Do Not Feed Bad Things to your Compost Pile
The following items may be toxic, contaminated with plant or human diseases or could result in weed problems. Do not add them to your compost pile.
- Human wastes
- Most weeds, unless they are completely dried out (brittle) so that their seeds are killed.
- Meat, bones and any fatty food wastes. They could attract rats or other animals. They will also slow down the composting process.
- Diseased plants.
- Chemically-treated wood chips or sawdust.
Uses for your Compost
Most experienced gardeners know the smell of good soil. That’s what finished compost smells like—sweet and earthy. It’s dark and crumbly. It may still have bits of hard-to-decompose materials visible, such as straw, but you can use it at that point. Following are some ideas for its use to enhance your yard.
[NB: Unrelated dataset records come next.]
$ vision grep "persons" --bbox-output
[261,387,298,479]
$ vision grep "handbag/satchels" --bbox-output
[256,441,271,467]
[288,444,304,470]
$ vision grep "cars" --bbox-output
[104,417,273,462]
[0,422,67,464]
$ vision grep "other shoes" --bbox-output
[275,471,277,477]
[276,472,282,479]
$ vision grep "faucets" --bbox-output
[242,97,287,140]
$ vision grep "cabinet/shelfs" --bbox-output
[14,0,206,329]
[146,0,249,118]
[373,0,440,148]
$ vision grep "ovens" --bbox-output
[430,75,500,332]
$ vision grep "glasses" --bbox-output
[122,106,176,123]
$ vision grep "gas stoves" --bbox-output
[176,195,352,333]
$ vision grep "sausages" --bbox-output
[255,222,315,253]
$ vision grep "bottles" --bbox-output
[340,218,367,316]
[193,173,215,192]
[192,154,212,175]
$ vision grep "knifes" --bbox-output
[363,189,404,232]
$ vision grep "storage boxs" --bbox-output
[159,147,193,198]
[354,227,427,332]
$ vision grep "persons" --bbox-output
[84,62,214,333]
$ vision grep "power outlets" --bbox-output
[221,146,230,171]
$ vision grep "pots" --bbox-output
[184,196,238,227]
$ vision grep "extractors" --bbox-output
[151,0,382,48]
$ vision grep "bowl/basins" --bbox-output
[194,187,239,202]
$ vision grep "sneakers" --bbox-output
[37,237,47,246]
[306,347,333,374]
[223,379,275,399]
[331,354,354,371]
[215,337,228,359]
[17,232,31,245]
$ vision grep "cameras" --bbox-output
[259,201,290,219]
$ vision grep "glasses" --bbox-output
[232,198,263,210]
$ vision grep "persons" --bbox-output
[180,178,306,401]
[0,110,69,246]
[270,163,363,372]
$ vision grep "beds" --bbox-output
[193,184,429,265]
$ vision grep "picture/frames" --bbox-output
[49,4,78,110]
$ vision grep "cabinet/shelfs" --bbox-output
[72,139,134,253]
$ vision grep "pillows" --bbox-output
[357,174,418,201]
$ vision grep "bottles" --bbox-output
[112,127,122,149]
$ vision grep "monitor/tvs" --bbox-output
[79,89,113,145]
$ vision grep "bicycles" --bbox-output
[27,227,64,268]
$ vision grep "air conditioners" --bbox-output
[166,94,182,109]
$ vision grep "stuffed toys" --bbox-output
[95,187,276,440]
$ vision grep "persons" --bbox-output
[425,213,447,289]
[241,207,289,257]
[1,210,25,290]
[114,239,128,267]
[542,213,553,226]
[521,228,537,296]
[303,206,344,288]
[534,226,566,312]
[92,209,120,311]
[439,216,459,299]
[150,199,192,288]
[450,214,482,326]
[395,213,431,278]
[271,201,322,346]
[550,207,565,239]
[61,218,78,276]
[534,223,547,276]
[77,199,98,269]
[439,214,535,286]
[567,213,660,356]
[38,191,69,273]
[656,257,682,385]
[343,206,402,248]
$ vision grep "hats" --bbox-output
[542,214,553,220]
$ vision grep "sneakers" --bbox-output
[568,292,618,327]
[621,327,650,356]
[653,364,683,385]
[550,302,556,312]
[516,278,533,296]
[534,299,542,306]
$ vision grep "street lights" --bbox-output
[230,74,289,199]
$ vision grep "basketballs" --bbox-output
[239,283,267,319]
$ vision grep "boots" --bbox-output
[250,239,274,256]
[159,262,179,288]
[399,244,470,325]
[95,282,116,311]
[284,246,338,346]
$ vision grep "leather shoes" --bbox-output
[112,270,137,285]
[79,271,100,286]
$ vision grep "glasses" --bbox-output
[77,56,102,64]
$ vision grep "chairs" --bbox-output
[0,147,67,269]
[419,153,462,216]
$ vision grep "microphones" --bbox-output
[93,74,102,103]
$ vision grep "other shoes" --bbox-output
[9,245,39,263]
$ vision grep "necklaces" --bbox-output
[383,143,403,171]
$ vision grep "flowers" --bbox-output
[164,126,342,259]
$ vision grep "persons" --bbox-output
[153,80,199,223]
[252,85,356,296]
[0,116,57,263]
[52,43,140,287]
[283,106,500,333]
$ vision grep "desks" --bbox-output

- Soil Amendment: Turn compost into your soil in spring as soon as the ground can be worked. If you live in a warmer climate and garden during the fall and early winter, dig in a little more compost when changing out your beds for the season. You can also top dress the soil during the growing season.
- Soil Improvement: Compost benefits the soil in several ways that synthetic fertilizer cannot. It adds organic matter, which improves the way water flows through the soil, and thereby creates a habitat for the good microbes. The microbes extract nutrients from the minerals in the soil and pass these nutrients on to the plants.
- Compost Tea: Combine equal parts of finished compost with water, let it sit for a day or two, then add it to ailing plants, seedlings or transplants for a quick dose of “medicine.”
- Compost Mulch: When you mulch your established plants with compost, it not only protects the soil from erosion and from the drying effects of the wind and sun, it adds immediate nutrients to the soil. Although good for coverage of the soil, pine bark and straw are very slow (many months) to break down and provide additional nutrients to the soil.
Remember, a successful garden depends upon the earth itself. Soil needs to be loose so that it can breathe and water can flow through it. Keep your share of the earth healthy with compost; it’s organic matter that feeds the soil and creates air spaces.